**THE INPUT**
## BEGIN

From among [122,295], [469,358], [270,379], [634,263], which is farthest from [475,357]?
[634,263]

## END
## BEGIN

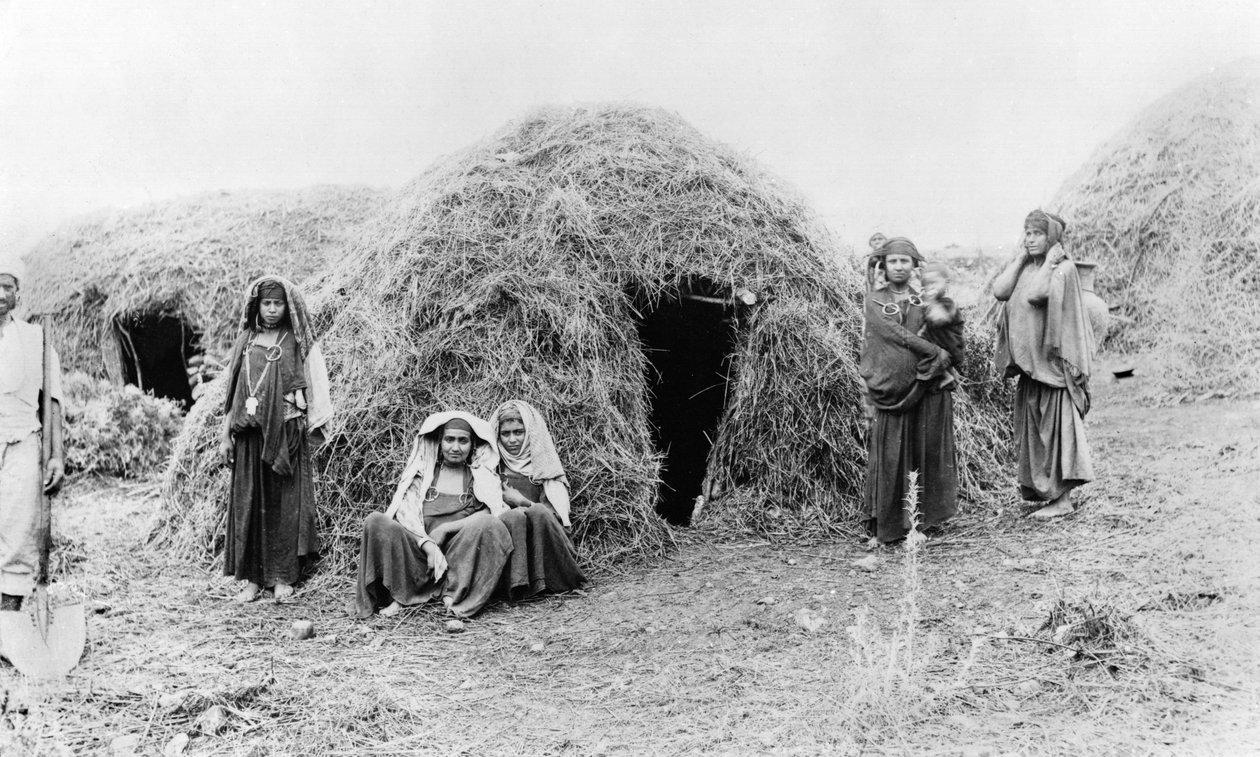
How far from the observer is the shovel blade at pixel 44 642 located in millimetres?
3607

## END
## BEGIN

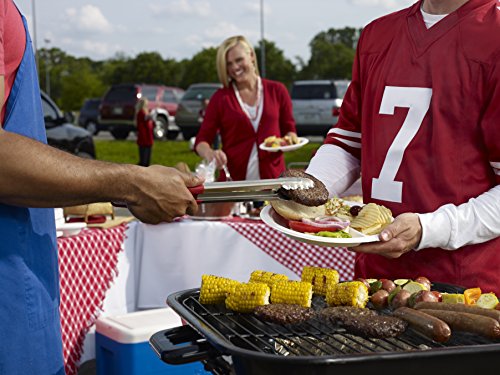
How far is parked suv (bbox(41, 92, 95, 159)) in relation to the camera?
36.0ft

## END

**STATED GOAL**
Pull out each line above that contains the string "from", with case counting, and copy those lines in full.

**TASK RESULT**
From among [122,295], [469,358], [270,379], [634,263], which is farthest from [475,357]?
How far from the observer is the shovel blade at pixel 44 642 located in millimetres?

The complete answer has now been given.